WRITTEN INSTRUCTION: Below is a block of records; repeat each one exactly.

INPUT RECORDS:
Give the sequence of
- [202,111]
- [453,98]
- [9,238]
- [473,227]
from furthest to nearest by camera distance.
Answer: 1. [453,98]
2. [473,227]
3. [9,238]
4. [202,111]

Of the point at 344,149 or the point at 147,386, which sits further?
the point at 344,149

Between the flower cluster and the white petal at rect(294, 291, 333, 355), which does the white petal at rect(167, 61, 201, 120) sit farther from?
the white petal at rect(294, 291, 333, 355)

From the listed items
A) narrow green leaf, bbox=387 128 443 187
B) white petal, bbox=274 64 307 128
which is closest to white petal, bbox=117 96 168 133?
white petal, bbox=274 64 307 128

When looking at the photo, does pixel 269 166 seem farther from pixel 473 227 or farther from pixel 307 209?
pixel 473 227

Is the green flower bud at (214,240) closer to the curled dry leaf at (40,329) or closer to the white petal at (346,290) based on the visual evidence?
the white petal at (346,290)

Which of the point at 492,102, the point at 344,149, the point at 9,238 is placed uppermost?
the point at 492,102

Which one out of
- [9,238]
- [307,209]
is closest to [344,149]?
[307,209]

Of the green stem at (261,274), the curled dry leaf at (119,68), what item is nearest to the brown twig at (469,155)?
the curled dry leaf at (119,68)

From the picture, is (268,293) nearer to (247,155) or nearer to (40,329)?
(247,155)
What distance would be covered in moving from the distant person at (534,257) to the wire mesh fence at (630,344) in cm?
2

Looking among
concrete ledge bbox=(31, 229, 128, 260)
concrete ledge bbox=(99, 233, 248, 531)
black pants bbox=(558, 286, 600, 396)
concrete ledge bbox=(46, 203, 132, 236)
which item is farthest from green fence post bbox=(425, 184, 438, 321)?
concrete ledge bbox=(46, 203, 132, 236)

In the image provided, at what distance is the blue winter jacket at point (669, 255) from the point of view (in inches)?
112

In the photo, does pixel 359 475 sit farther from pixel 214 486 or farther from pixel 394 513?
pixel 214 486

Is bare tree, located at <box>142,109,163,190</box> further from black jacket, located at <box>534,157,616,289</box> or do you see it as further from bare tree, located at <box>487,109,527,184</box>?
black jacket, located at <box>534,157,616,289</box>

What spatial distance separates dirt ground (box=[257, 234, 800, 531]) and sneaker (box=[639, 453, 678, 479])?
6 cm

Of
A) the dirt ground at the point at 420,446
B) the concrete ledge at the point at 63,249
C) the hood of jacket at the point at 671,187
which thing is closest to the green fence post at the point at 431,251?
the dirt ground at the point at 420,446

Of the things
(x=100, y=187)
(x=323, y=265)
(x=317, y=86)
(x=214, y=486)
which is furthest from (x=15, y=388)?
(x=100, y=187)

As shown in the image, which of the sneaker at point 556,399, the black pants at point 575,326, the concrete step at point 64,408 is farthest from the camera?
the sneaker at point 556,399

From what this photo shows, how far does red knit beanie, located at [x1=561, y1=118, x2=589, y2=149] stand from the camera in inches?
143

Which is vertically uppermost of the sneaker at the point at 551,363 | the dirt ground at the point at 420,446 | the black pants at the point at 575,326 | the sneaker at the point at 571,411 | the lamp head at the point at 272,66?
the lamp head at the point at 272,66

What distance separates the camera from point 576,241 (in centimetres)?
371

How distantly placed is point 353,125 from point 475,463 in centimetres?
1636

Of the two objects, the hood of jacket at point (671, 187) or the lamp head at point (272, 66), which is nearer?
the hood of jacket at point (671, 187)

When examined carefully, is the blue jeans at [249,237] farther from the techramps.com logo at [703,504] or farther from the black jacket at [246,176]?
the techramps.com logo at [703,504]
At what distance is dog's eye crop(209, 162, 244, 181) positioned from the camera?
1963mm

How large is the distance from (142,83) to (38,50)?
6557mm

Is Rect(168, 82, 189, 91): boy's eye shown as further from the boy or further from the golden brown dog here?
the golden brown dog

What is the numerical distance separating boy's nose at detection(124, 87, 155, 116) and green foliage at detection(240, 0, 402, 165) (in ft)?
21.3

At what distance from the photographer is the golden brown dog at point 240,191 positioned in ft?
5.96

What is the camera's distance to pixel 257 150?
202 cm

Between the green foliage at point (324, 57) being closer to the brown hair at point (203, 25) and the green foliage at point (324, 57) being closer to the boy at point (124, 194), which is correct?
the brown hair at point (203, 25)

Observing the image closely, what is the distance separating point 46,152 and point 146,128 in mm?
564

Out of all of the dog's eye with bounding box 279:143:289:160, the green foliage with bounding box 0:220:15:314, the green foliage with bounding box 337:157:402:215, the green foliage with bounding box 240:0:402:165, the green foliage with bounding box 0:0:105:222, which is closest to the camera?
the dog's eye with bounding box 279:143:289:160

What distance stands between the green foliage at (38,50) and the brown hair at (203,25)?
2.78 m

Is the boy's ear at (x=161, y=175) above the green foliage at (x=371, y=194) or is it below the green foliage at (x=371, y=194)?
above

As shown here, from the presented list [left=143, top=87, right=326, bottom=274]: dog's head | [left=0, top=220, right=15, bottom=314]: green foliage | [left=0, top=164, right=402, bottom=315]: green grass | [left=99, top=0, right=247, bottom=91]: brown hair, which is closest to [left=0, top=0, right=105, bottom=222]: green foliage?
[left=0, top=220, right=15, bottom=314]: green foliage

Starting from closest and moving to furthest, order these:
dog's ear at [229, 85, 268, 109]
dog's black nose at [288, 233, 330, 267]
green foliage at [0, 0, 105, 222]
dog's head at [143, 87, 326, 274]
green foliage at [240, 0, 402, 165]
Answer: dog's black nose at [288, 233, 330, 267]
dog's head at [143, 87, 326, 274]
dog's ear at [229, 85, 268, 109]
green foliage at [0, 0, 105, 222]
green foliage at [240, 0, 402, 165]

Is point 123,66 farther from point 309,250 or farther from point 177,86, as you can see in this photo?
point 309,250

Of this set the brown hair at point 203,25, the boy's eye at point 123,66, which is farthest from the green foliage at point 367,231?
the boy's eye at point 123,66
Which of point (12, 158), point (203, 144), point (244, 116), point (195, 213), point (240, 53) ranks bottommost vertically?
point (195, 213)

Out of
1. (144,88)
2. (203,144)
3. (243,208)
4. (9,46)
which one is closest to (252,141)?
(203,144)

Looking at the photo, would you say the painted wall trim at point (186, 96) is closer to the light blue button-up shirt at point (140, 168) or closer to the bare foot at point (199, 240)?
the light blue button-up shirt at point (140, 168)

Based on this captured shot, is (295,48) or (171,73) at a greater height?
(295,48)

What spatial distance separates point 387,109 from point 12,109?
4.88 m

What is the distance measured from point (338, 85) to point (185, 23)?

TASK RESULT:
Give the sequence of
- [202,111]
- [453,98]
- [9,238]
- [473,227]
from furthest to nearest by camera distance.
Answer: 1. [453,98]
2. [473,227]
3. [9,238]
4. [202,111]

Of the point at 344,149 or the point at 147,386, which sits further?
the point at 344,149

Between the flower cluster and the white petal at rect(294, 291, 333, 355), which does the white petal at rect(167, 61, 201, 120) sit farther from?
the white petal at rect(294, 291, 333, 355)

From the listed items
A) narrow green leaf, bbox=387 128 443 187
B) white petal, bbox=274 64 307 128
which is closest to white petal, bbox=117 96 168 133?
white petal, bbox=274 64 307 128

When looking at the photo, does pixel 269 166 seem farther from pixel 473 227 or farther from pixel 307 209?
pixel 473 227

Is the green flower bud at (214,240) closer to the curled dry leaf at (40,329) or closer to the white petal at (346,290) based on the visual evidence?
the white petal at (346,290)

Which of the point at 492,102, the point at 344,149, the point at 9,238 is placed uppermost?
the point at 492,102

Which one out of
- [9,238]
- [307,209]
is closest to [344,149]?
[307,209]

Of the green stem at (261,274), the curled dry leaf at (119,68), what item is nearest to the brown twig at (469,155)?
the curled dry leaf at (119,68)

From the picture, is (268,293) nearer to (247,155) or nearer to (40,329)?
(247,155)
What distance would be covered in moving from the distant person at (534,257) to the wire mesh fence at (630,344) in cm?
2

Looking among
concrete ledge bbox=(31, 229, 128, 260)
concrete ledge bbox=(99, 233, 248, 531)
black pants bbox=(558, 286, 600, 396)
concrete ledge bbox=(46, 203, 132, 236)
which item is farthest from green fence post bbox=(425, 184, 438, 321)?
concrete ledge bbox=(46, 203, 132, 236)

In the image provided, at what distance is the blue winter jacket at point (669, 255) from the point of view (in inches)?
112

In the photo, does pixel 359 475 sit farther from pixel 214 486 or farther from pixel 394 513?
pixel 214 486

Is bare tree, located at <box>142,109,163,190</box> further from black jacket, located at <box>534,157,616,289</box> or do you see it as further from bare tree, located at <box>487,109,527,184</box>?
black jacket, located at <box>534,157,616,289</box>

What spatial distance separates dirt ground (box=[257, 234, 800, 531]) and sneaker (box=[639, 453, 678, 479])?
6 cm

Of
A) the dirt ground at the point at 420,446
B) the concrete ledge at the point at 63,249
C) the hood of jacket at the point at 671,187
which thing is closest to the green fence post at the point at 431,251?
the dirt ground at the point at 420,446

Of the things
(x=100, y=187)
(x=323, y=265)
(x=317, y=86)
(x=214, y=486)
which is furthest from (x=15, y=388)?
(x=100, y=187)

As shown in the image, which of the sneaker at point 556,399, the black pants at point 575,326, the concrete step at point 64,408 is farthest from the camera?
the sneaker at point 556,399

From what this photo shows, how far does red knit beanie, located at [x1=561, y1=118, x2=589, y2=149] stand from the camera in inches?
143

Which is vertically uppermost of the sneaker at the point at 551,363 | the dirt ground at the point at 420,446 | the black pants at the point at 575,326 | the sneaker at the point at 571,411 | the lamp head at the point at 272,66?
the lamp head at the point at 272,66

What distance separates the camera from point 576,241 (in centimetres)?
371

How distantly placed is point 353,125 from point 475,463 in centimetres?
1636

Of the two objects, the hood of jacket at point (671, 187) or the lamp head at point (272, 66), which is nearer?
the hood of jacket at point (671, 187)

When examined carefully, is the blue jeans at [249,237] farther from the techramps.com logo at [703,504] or farther from the black jacket at [246,176]?
the techramps.com logo at [703,504]
At what distance is dog's eye crop(209, 162, 244, 181) positioned from the camera?
1963mm

How large is the distance from (142,83) to (38,50)?
6557mm

Is Rect(168, 82, 189, 91): boy's eye shown as further from the boy or further from the golden brown dog here?
the golden brown dog

What is the numerical distance separating boy's nose at detection(124, 87, 155, 116) and green foliage at detection(240, 0, 402, 165) (in ft)?
21.3

At what distance from the photographer is the golden brown dog at point 240,191 positioned in ft?
5.96

What is the camera's distance to pixel 257 150?
202 cm

Between the green foliage at point (324, 57) being closer to the brown hair at point (203, 25) and the green foliage at point (324, 57) being closer to the boy at point (124, 194), which is correct?
the brown hair at point (203, 25)

Observing the image closely, what is the distance separating point 46,152 and point 146,128 in mm?
564

Out of all of the dog's eye with bounding box 279:143:289:160, the green foliage with bounding box 0:220:15:314, the green foliage with bounding box 337:157:402:215, the green foliage with bounding box 240:0:402:165, the green foliage with bounding box 0:0:105:222, which is closest to the camera?
the dog's eye with bounding box 279:143:289:160

What distance stands between the green foliage at (38,50) and the brown hair at (203,25)?
2.78 m

Is the boy's ear at (x=161, y=175) above the green foliage at (x=371, y=194) or is it below the green foliage at (x=371, y=194)?
above

As shown here, from the presented list [left=143, top=87, right=326, bottom=274]: dog's head | [left=0, top=220, right=15, bottom=314]: green foliage | [left=0, top=164, right=402, bottom=315]: green grass | [left=99, top=0, right=247, bottom=91]: brown hair, which is closest to [left=0, top=0, right=105, bottom=222]: green foliage?
[left=0, top=220, right=15, bottom=314]: green foliage

Starting from closest and moving to furthest, order these:
dog's ear at [229, 85, 268, 109]
dog's black nose at [288, 233, 330, 267]
green foliage at [0, 0, 105, 222]
dog's head at [143, 87, 326, 274]
green foliage at [240, 0, 402, 165]
Answer: dog's black nose at [288, 233, 330, 267]
dog's head at [143, 87, 326, 274]
dog's ear at [229, 85, 268, 109]
green foliage at [0, 0, 105, 222]
green foliage at [240, 0, 402, 165]

Is point 123,66 farther from point 309,250 or farther from point 177,86, as you can see in this photo?
point 309,250

Of this set the brown hair at point 203,25, the boy's eye at point 123,66, which is farthest from the green foliage at point 367,231?
the boy's eye at point 123,66
Which of point (12, 158), point (203, 144), point (244, 116), point (195, 213), point (240, 53) ranks bottommost vertically?
point (195, 213)

Out of
1. (144,88)
2. (203,144)
3. (243,208)
4. (9,46)
which one is closest to (252,141)?
(203,144)

Looking at the photo, would you say the painted wall trim at point (186, 96) is closer to the light blue button-up shirt at point (140, 168) or closer to the bare foot at point (199, 240)?
the light blue button-up shirt at point (140, 168)

Based on this captured shot, is (295,48) or (171,73) at a greater height?
(295,48)

What spatial distance separates point 387,109 from point 12,109?
4.88 m

What is the distance measured from point (338, 85) to point (185, 23)?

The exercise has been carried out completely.